Mercy Corps’ Portland, Ore.-based office has not had to face the reviews and pressures associated with the new regulation as the organization has a clear, legal division between its U.S. and European donor bases, Angulo said. That means that if a European donor is interacted with, that contact is managed in its entirety by the organization’s European office. Mercy Corps leadership, from a global perspective, has taken the EU GDPR as a barometer to assess policies and procedures from a best-practices perspective.

American organizations have largely been unaware of the new European regulations, according to Elizabeth Zeigler, CEO of Graham-Pelton Consulting, a firm with offices in the U.S. and U.K. specializing in fundraising and nonprofit management. Some key elements for unfamiliar parties to understand include the evaluation of risk and consent.

Understanding the risk associated with data activities comes down to three questions according to Zeigler: What data is the charity holding? How is it being used? and, How is it being stored? Above all, charities must provide clarity, added Christian Propper, senior consultant in the firm’s U.K. office. That means receiving permission to hold data, responsibly storing it, and providing transparency on how that data are being used.

Propper described consent as a complex area — one that direct marketing won’t be able to protect as a catch-all. For instance, U.K. law states that direct marketing is advertising directed at particular individuals. In other words, if marketers are throwing spaghetti at the wall hoping something will stick — that isn’t direct marketing. Deciding how to go about receiving consent is something that organizations will have to evaluate based on the preferences of their constituencies, Propper said. Are donors more likely to be receptive to numerous, incremental requests for permission or one, giant all-or-nothing policy?

Propper additionally noted that, during the implementation process, he’s been struck by the different perceptions around data usage among organizations and individuals. A charity might, for instance, think it obvious that they would use a donor’s information to try to deduce their individual giving capacity. The donor, on the other hand, might have given $10 just because they felt like it and thought of no greater effect.

“It’s a great opportunity for charities to build trust in their brand by explaining and being clear about how they use individuals’ data,” Propper said.

Not taking such matters seriously could put a large dent in organizations’ wallets. Fines for failure to comply can reach up to 4 percent of the organization’s global annual revenue or €20 million ($23.5 million U.S.), whichever is greater. High-end fines generally relate to high-volume violations in which thousands are affected and the organization knowingly did something wrong, like continuing to phone individuals who opted out of such contacts. The U.K. Information Commissioner began fining charities toward the end of 2016 for acts such as selling or buying data without permission, Propper added. The fines were later significantly reduced, but grabbed the attention of organizations.

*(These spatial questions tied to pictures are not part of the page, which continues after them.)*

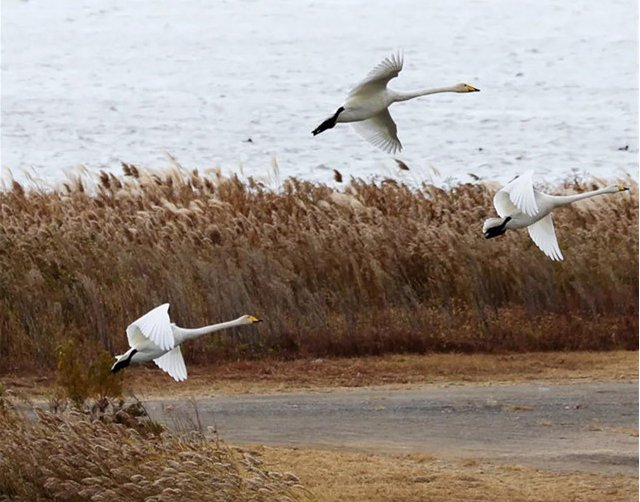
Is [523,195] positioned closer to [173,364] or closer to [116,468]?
[173,364]

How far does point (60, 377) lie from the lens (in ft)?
34.1

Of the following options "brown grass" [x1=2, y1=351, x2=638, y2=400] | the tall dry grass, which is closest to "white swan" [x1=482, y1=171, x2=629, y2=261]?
"brown grass" [x1=2, y1=351, x2=638, y2=400]

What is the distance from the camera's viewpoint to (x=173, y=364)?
8.81 metres

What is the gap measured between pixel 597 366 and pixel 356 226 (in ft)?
11.7

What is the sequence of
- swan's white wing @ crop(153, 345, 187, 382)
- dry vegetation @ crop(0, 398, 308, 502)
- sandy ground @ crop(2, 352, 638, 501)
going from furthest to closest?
1. sandy ground @ crop(2, 352, 638, 501)
2. swan's white wing @ crop(153, 345, 187, 382)
3. dry vegetation @ crop(0, 398, 308, 502)

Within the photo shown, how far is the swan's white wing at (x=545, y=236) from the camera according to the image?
27.0 feet

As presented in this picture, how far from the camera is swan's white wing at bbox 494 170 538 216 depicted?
7312 millimetres

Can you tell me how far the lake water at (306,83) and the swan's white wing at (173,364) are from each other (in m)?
18.6

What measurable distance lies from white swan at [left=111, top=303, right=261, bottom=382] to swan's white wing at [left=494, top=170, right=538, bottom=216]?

Many potential issues can be avoided so long as U.S. organizations with constituencies in the EU inform their constituents how data is being used, Zeigler said. Doing both avoids infuriating European supporters and demonstrates a level of understanding by coming off as an informed party. U.S. fundraisers often take for granted available information under the belief that it is their job to engage and cultivate supporters. Zeigler herself didn’t think of many of the issues from the donor perspective until researching the GDPR.

“To me, it’s communication and awareness and the sensitivity people feel,” she said. “In Europe, there is a different sensitivity to data. When you think about the tools fundraisers have at their disposal, especially in the United States, and how common it is for nonprofits to screen participants on how much money they make…it’s a very personal topic for a lot of people.”